Tandis que la France célèbre le quatre-centième anniversaire de la naissance de Molière, à Versailles on fête depuis 26 ans en juin «Le mois Molière». Un ensemble de spectacles et manifestations créées par le Maire actuel François de Mazières à l’époque où il était adjoint à la culture. Pourquoi célébrer ainsi Molière à Versailles ? Tout simplement parce que c’est dans ce qui n’était encore qu’un relais de chasse, que le jeune Louis XIV lui a donné sa chance en lui permettant de jouer pour la première fois en 1663 «L’impromptu de Versailles» une pièce peu jouée, si révélatrice de la vie de la troupe de Molière de l’époque et de la vie de la cour en général et qui sera suivie de beaucoup d’autres.
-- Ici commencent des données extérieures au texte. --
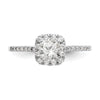 Cushion Halo Diamond Semi-mount Engagement Rings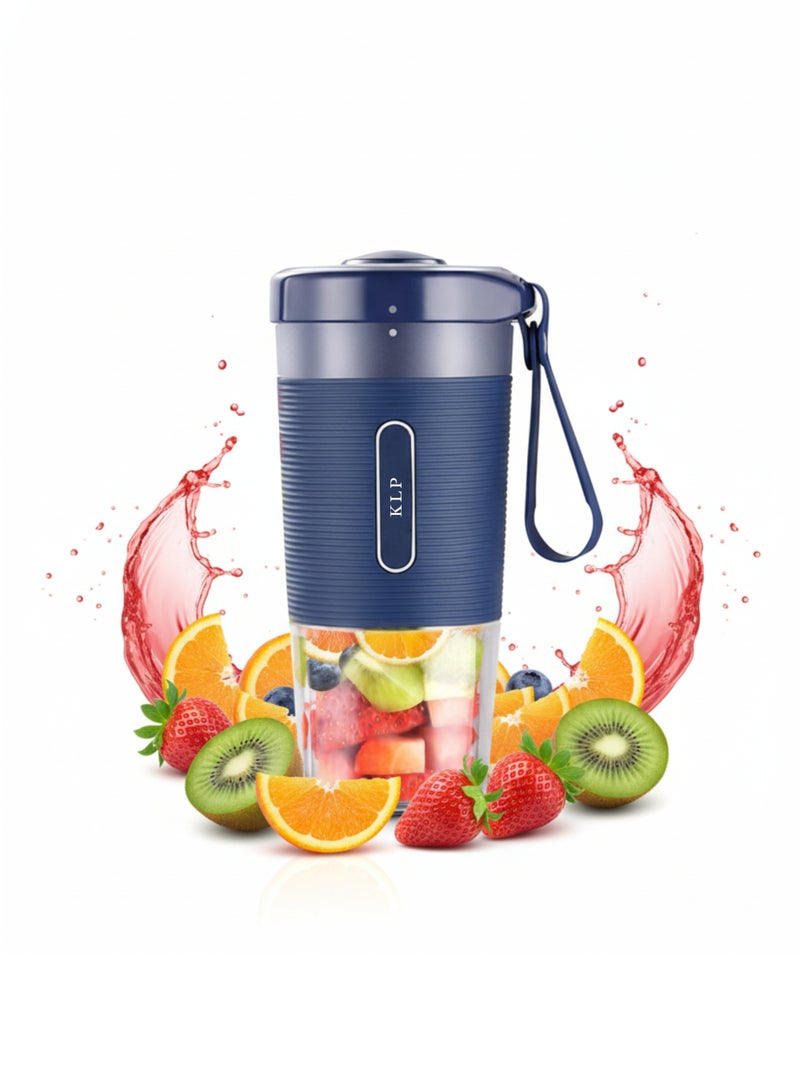 klp Portable Juicer Blender 450ml Rechargeable Mini Blender USB Portable Smoothie Maker Small Juicer Machine BPA Free - Image 1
Cet hommage prend cette année une dimension particulière car il s’inscrit aussi dans le cadre d’un ensemble d’aménagement urbain. À l’emplacement de l’ancienne gare routière et en face de la gare de Versailles Château Rive gauche a été créé un bosquet au sens du 17e (1) où vient d’être inaugurée la statue de Molière créé par Xavier Veilhan qui n’est pas non plus un inconnu à Versailles puisqu’il avait été invité à intervenir dans des espaces du Château et du Parc à l’invitation de Jean-Jacques Aillagon en 2009, soit il y a 13 ans. Tout le monde se souvient de son fameux carrosse. La statue s’inspire de celle qui se trouve dans le hall de la Comédie Française et qui est signée Jean-Jacques Caffieri (1777).
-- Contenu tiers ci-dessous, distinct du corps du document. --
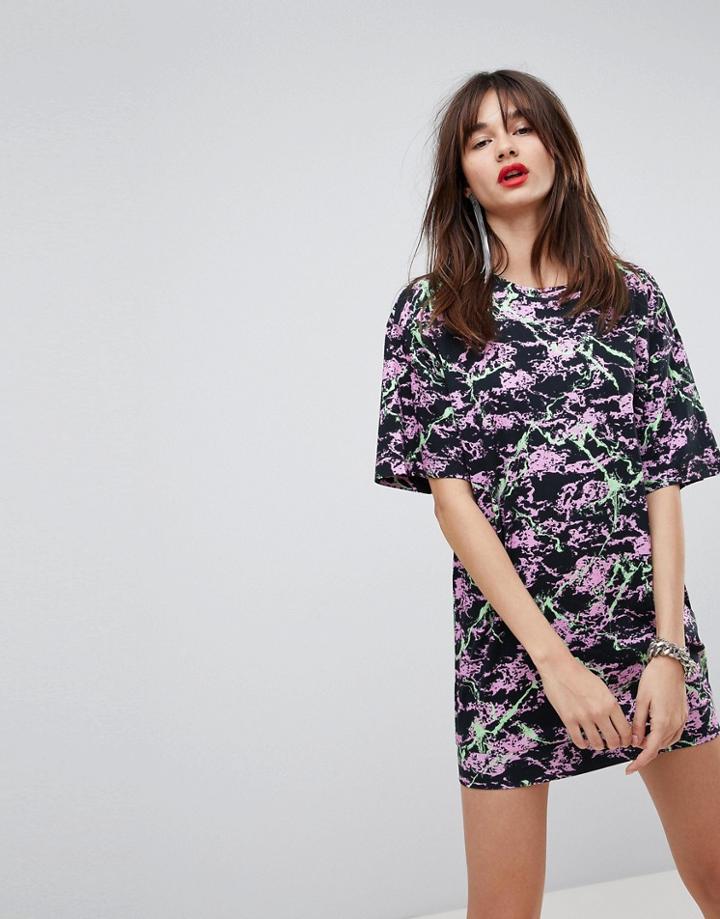 Love Moschino Marbled Shift Dress - Multi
Avec cette nouvelle «statue floue» (photo ci-dessous) l’artiste poursuit son travail de déconstruction des formes. Pour ce faire il a choisi d’utiliser le bronze, -un matériau noble, historique et académique utilisé depuis l’antiquité- coulé a la Fonderie Pierre de Coubertin de Saint-Rémy-lès-Chevreuse. Par une volonté de contraste avec ce choix de matériau classique, il a renoncé au piédestal et à son caractère surplombant. La figure, assise au niveau du public devrait permettre ainsi une meilleure appropriation physique par le public. «D’une certaine manière cela vient honorer la proximité que Molière entretenait jadis avec son public», est-il mentionné.
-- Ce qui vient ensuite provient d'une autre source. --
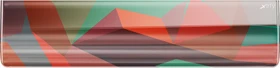 Cherry Xtrfy WR5 Litus Red Compact Wrist Rest, transparent/grau/grün/rot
Avec Molière en son bosquet, place aux festivités. Pendant tout le mois de juin, la ville va vibrer de plus de 300 représentations dans 60 lieux différents dont la prestigieuse Grande Écurie ou le Potager du Roi réunissant 1000 comédiens et musiciens et 100 000 spectateurs. Parmi ce foisonnement citons quelques créations du «mois Molière» : «Le Montespan» une adaptation signée Étienne Launay du roman de Jean Teulé consacré au plus célèbre «cocu imaginaire» du siècle de Louis XIV. Citons aussi l’adaptation de Thomas Le Douarec du «Misanthrope» dans une mise en scène à la fois baroque et contemporaine. Mais le mois Molière est beaucoup plus qu’un festival de plus. Dans l’esprit de ses fondateurs c’est un projet culturel global qui rassemble les énergies des habitants avec la mobilisation des bénévoles. C’est un soutien au spectacle vivant avec l’accueil en résidence de plus de onze compagnies professionnelles qui viennent nourrir la programmation. Ce sont aussi des spectacles et des animations pour les scolaires, des concerts à l’auditorium Claude Debussy, du cinéma et les rencontres «Molière sans frontières» au théâtre Montansier.
Marie-Pierre Sensey
Le mois Molière pendant tout le mois de juin
Programme détaillé sur www.moismoliere.com
(1) Les bosquets de Lenôtre sont des petits jardins clos par des treillages ou des palissades de verdure auxquels on accède par des allées discrètes. Les bosquets font tout le charme des célèbres jardins signés Le Nôtre. Souvent ornés d’une œuvre d’art, ils apportaient la surprise et servaient de véritables salons de plein air. Le paysagiste Nicolas Gilsoul -le concepteur- tout en reprenant les codes du bosquet classique, a voulu apporter sa touche personnelle et contemporaine en introduisant des brumisateurs dissimulés dans les charmilles et -clin d’œil suprême- a planté autour de la statue de Molière les fameux «arbres à perruques» appelés aussi «Cotinus coggygria».